Dentro il percorso formativo rivolto agli studenti e ai docenti degli Studi teologici francescani del Veneto (S. Bernardino-VR e Laurentianum-VE), l'Istituto di Studi Ecumenici (ISE) ha ospitato una giornata di studio e confronto sul tema scelto per quest'anno: dialogo con le religioni.

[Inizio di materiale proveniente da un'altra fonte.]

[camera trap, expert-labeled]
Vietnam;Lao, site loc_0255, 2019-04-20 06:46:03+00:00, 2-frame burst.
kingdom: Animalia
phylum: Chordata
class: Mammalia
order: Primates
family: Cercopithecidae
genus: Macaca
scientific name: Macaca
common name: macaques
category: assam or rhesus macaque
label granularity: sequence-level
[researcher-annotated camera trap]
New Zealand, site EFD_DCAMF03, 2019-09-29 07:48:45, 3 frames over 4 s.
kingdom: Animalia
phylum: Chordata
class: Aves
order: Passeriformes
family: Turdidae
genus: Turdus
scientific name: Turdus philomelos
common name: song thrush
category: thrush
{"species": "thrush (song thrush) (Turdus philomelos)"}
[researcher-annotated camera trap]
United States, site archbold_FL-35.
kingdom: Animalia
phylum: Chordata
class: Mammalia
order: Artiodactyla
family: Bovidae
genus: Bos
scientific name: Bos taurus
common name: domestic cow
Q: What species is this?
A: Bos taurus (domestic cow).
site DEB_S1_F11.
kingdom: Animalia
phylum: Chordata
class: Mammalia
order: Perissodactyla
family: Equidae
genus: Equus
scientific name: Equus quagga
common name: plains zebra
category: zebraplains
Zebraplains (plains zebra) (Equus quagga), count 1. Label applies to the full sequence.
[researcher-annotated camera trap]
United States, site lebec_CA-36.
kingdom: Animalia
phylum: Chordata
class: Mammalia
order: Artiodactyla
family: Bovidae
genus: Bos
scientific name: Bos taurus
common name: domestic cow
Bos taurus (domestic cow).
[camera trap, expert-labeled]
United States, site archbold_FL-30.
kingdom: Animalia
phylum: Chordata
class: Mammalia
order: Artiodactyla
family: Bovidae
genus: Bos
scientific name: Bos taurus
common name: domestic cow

Il programma della giornata si è strutturato a partire da una relazione introduttiva (Il muro di vetro: panoramica sul pluralismo religioso in Italia) che intendeva offrire uno sguardo sintetico e interpretativo sulla presenza plurale delle fedi nel contesto italiano. Il prof. Brunetto Salvarani, docente presso la Facoltà Teologica dell'Emilia Romagna e co-autore del primo rapporto sull'Italia delle religioni intitolato, appunto, Il muro di vetro (edito per i tipi EMI nel 2009), invitava a guardare in altra maniera il fenomeno del pluralismo religioso. Se è vero che l'Italia è giunta all'appuntamento con il pluralismo delle culture e delle fedi in ritardo rispetto ad altri contesti e con un atteggiamento conflittuale, è necessario, invece, osservare la pluralità delle fedi e tradizioni spirituali diverse, sempre più presenti nelle nostre città, come tempo nuovo, kairòs per le chiese e per i credenti. Dal pluralismo di fatto al pluralismo di principio.
E sul pluralismo religioso, infatti, si è concentrata l'altra relazione offerta dal prof. Marco Dal Corso, docente presso l'ISE, volendo soprattutto indagare il contributo dell'ecumenismo al dialogo tra e con le religioni.
I lavori di gruppo tra studenti e tra i docenti presenti hanno voluto approfondire e discutere gli spunti offerti dalle relazioni iniziali. Il dibattito accolto, allora, nel pomeriggio ha evidenziato come la parola che maggiormente viene messa in discussione sia quella di identità e quindi quella, conseguente, di appartenenza. L'apertura al dialogo interreligioso sembra una minaccia alle proprie radici.
Eppure, proprio la vocazione biblica (vedasi Abramo) è quella di colui che piuttosto che radici a cui tornare (vedasi Ulisse), accetta, anche senza capire tutto, l'invito ad andare. Perché, come dice la letteratura araba, l'uomo non ha radici, ma piedi. E se ancora non convince la metafora, serva, ancora una volta, tornare alla scuola dell'ecumenismo: lì abbiamo imparato che credere è diverso da appartenere. Che la parola ecumenica per eccellenza non è identità, ma piuttosto ospitalità. La persona umana prima di essere è stata accolta. Credere, allora, in tutte le lingue del mondo diventa sentirsi accolti (da Dio) e saper accogliere (le persone). Per questo non siamo più spaesati, anche se i confini identitari si dilatano, si fanno meno chiari e precisi.
La visita al Ghetto di Venezia, programmata alla conclusione dei lavori, ha voluto ancora una volta affermare che il dialogo tra le religioni è prima di tutto un dialogo tra le persone religiose.